**Work to complete**.
A. Answer these from the passage on the company's supply, advertising and competition:
(i) In which country is the single supplier of the company's small leather goods?
(ii) About what percentage of net sales went to advertising and promotion in 2002?
(iii) Which competitor is named for men's jewelry?
B. Carry on the passage about the company's supply, advertising and competition from where it stops.

**Passage shown**.
--*--
The Company purchases substantially all of its small leather goods, principally wallets, from a single supplier in India. Unexpected disruption of this source of supply could have an adverse effect on the Company's small leather goods business in the short-term depending upon the Company's inventory position and on the seasonal shipping requirements at that time. However, the Company believes that alternative sources for small leather goods are available and could be utilized by the Company within several months. The Company also purchases finished belts and other accessories as well as certain belt components, including buckles, from a number of suppliers in the United States and abroad. The Company believes that alternative suppliers are readily available for substantially all such purchased items. Raw materials are purchased in the open market from a number of domestic and foreign suppliers and are readily available.
Advertising Media and Promotion
Substantial expenditures on advertising and promotion are an integral part of the Company's business. Approximately 3.5% of net sales was expended on advertising and promotion in 2002, of which approximately 2.0% was for advertising media, principally in national consumer magazines, trade publications, newspapers, radio and television. The remaining expenditures were for cooperative advertising, fixtures, displays and point-of-sale materials.
Competition
The businesses in which the Company is engaged are highly competitive. The Company competes with, among others, Trafalgar, Cipriani, Salant, Randa/Humphrey's, Fossil, Tandy Brands Accessories, Inc., and private label programs in men's belts; Tandy Brands Accessories, Inc., Cipriani, Fossil, Mundi-Westport, Randa/Humphrey's and retail private label programs in small leather goods; and David Donahue in men's jewelry. The ability of the Company to continue to compete will depend largely upon its ability to create new designs and products, to meet the increasing service and technology requirements of its customers and to offer consumers high quality merchandise at popular prices.
--*--
**Information**.
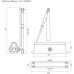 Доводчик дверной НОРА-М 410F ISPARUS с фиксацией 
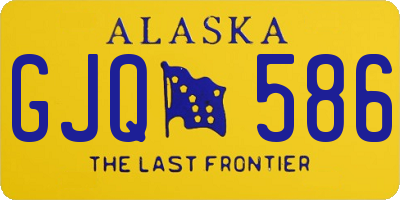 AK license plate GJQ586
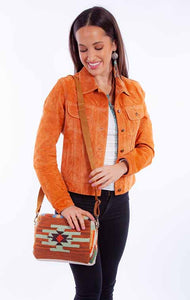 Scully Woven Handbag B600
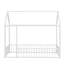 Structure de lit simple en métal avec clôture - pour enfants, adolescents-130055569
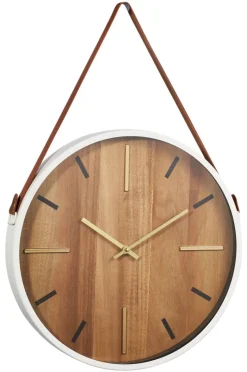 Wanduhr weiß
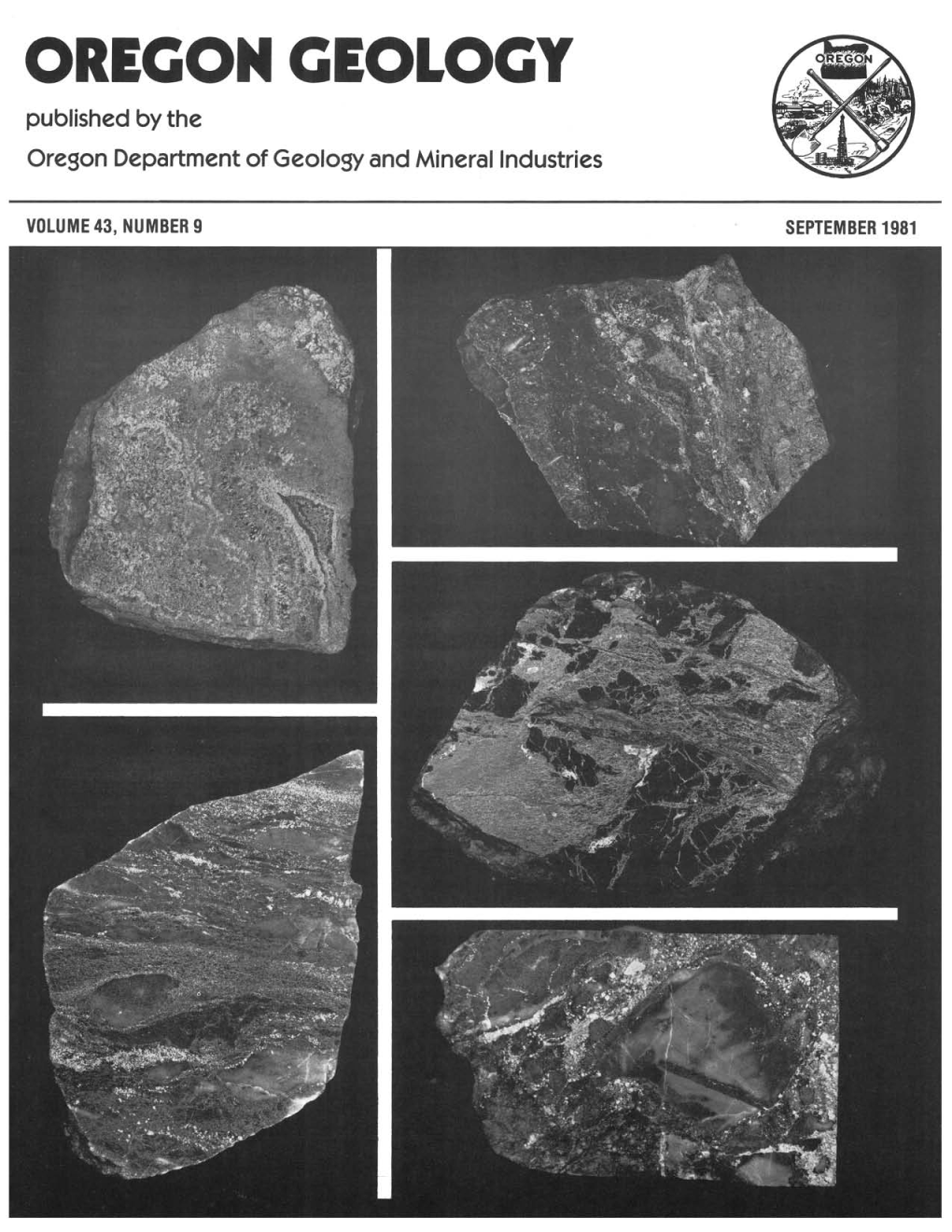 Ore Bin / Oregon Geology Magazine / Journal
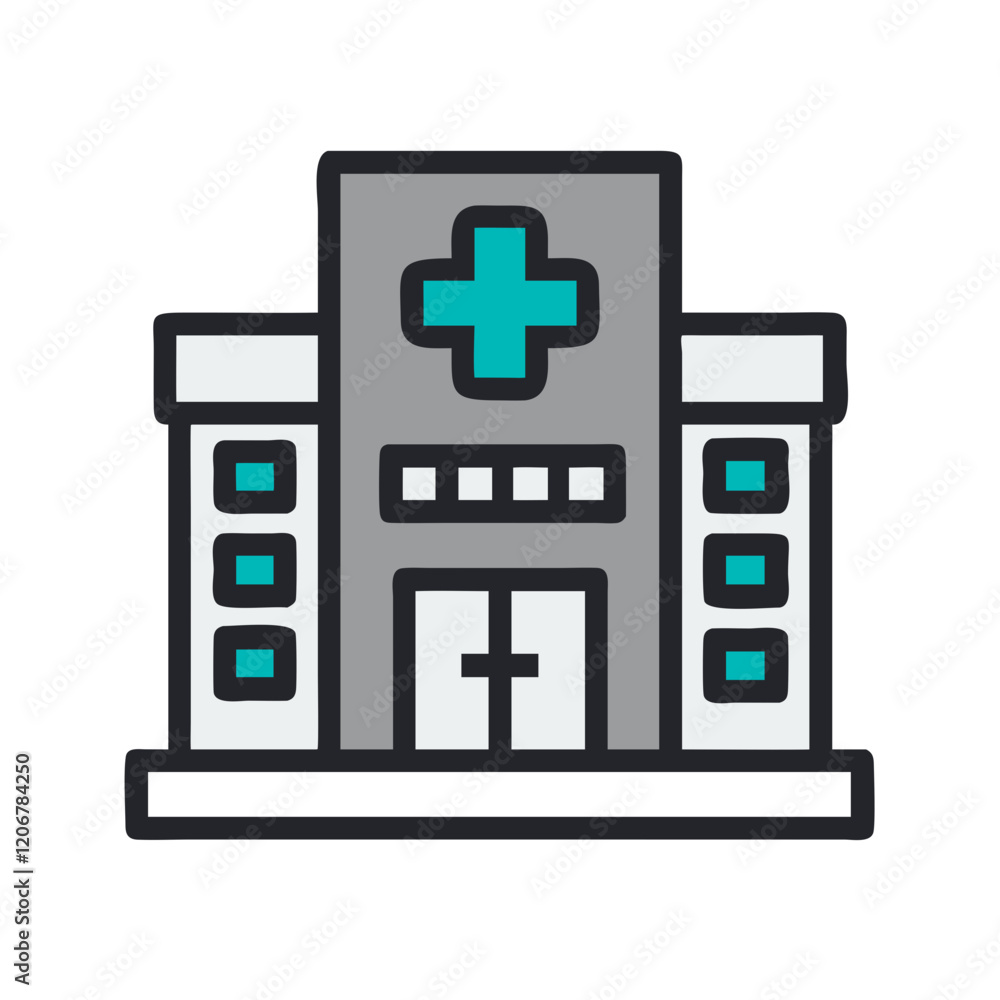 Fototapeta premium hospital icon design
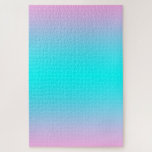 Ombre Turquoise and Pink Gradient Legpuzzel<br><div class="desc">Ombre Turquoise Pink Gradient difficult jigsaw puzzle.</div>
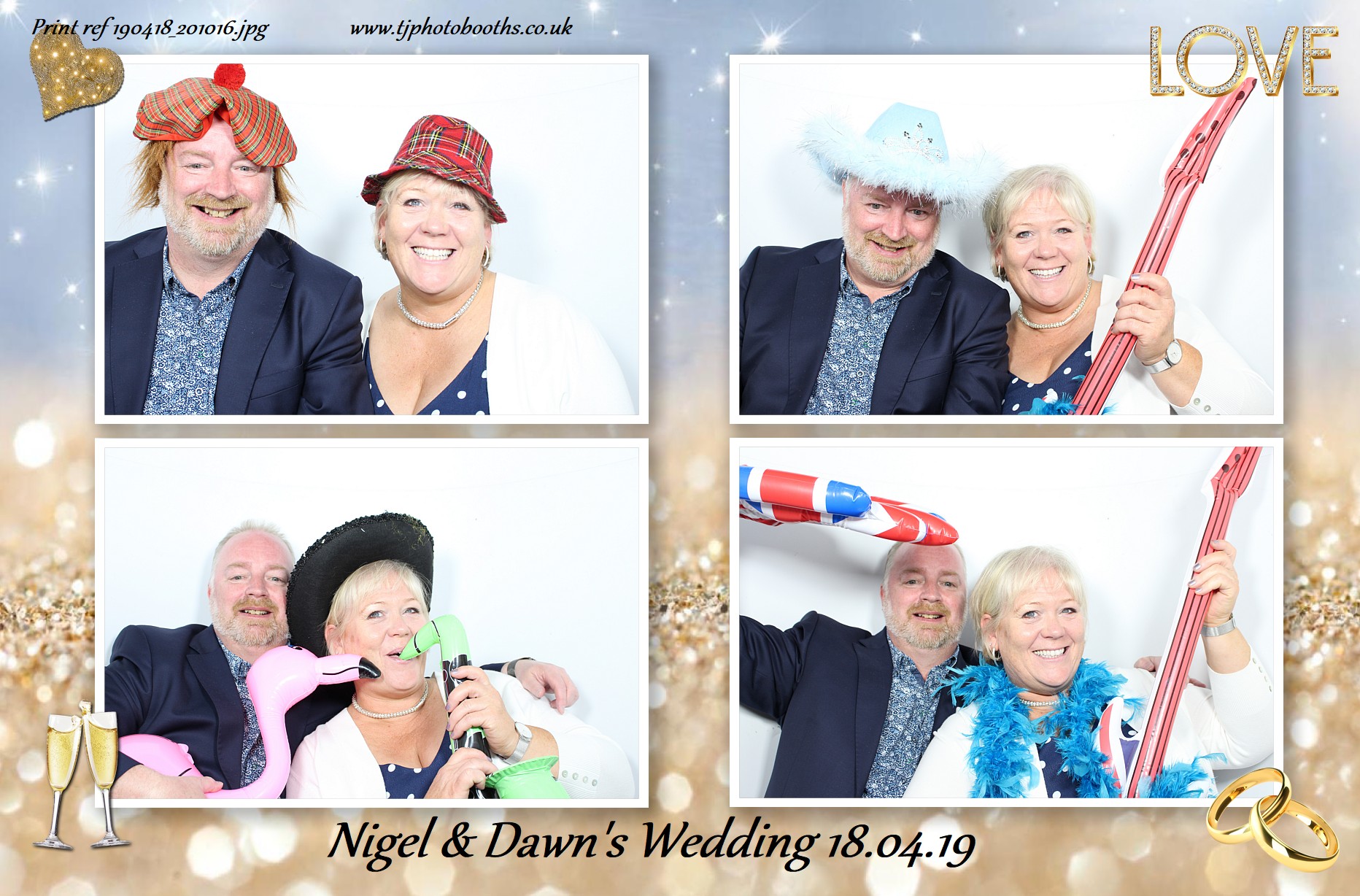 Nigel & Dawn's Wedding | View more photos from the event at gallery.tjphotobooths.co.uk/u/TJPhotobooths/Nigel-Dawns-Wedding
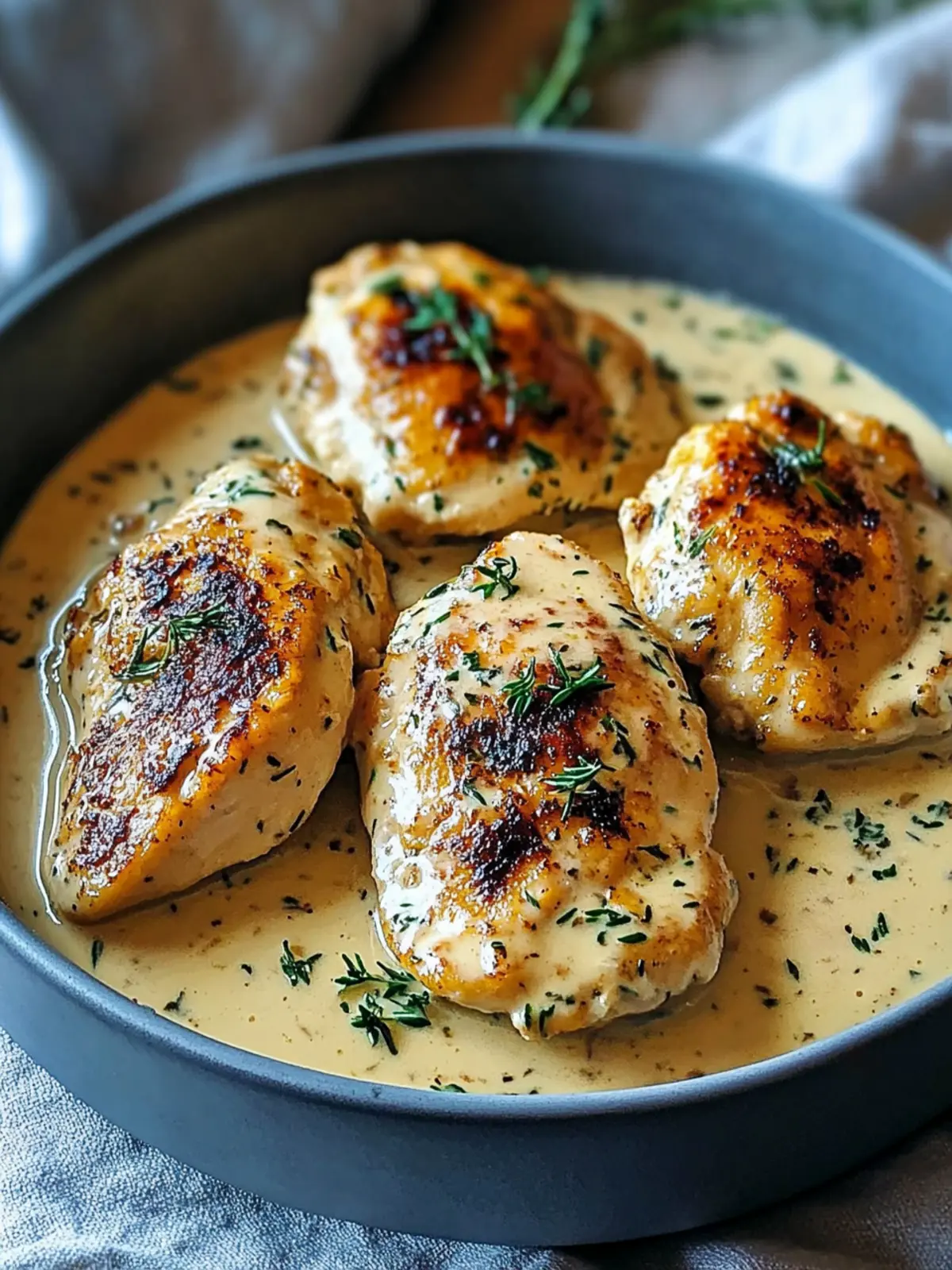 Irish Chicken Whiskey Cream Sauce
--*--
**Your responses**.
A.
(i) India
(ii) About 3.5%
(iii) David Donahue

B.
Patents, Trademarks and Licenses
The Company owns the rights to various patents, trademarks, trade names and copyrights and has exclusive licenses in the United States for, among other things, (i) men's leather accessories under the name "Pierre Cardin", (ii) men's leather accessories and costume jewelry under the names "Geoffrey Beene", "Claiborne", "Kenneth Cole", and "Tommy Hilfiger" and (iii) men's leather accessories and costume jewelry under the name "Guess?". The Company also distributes men's jewelry under the name "Pierre Cardin" and men's jewelry and leather accessories under the name "Colours by Alexander Julian." The Company's "Geoffrey Beene", "Pierre Cardin", "Claiborne", "Kenneth Cole", "Tommy Hilfiger", and "Guess?" licenses collectively may be considered material to the Company's business. The Company does not believe that its business is materially dependent on any one license agreement. The "Pierre Cardin" leather accessories licenses and the " Claiborne" licenses provide for percentage royalty payments not exceeding 6% of net sales. The "Guess?", "Geoffrey Beene" and "Tommy Hilfiger" licenses provide for percentage royalty payments not exceeding 7% of net sales. The "Kenneth Cole" licenses and the "Pierre Cardin" costume jewelry license arrangement provide for percentage royalty payments not exceeding 8% and 9% of net sales, respectively. The license agreements to which the Company is a party generally specify minimum royalties and minimum advertising and promotion expenditures. The Company's license to distribute "Pierre Cardin" leather accessories and its "Kenneth Cole" and "Claiborne" licenses expire December 31, 2003. The Company's license to distribute its "Guess?" and "Tommy Hilfiger" licenses expire December 31, 2004. The Company's "Geoffrey Beene" license expires June 30, 2005.
Employees
The Company has approximately 490 employees, of whom approximately 130 are production employees. None of the Company's employees are represented by labor unions and management believes its relationship with its employees to be satisfactory.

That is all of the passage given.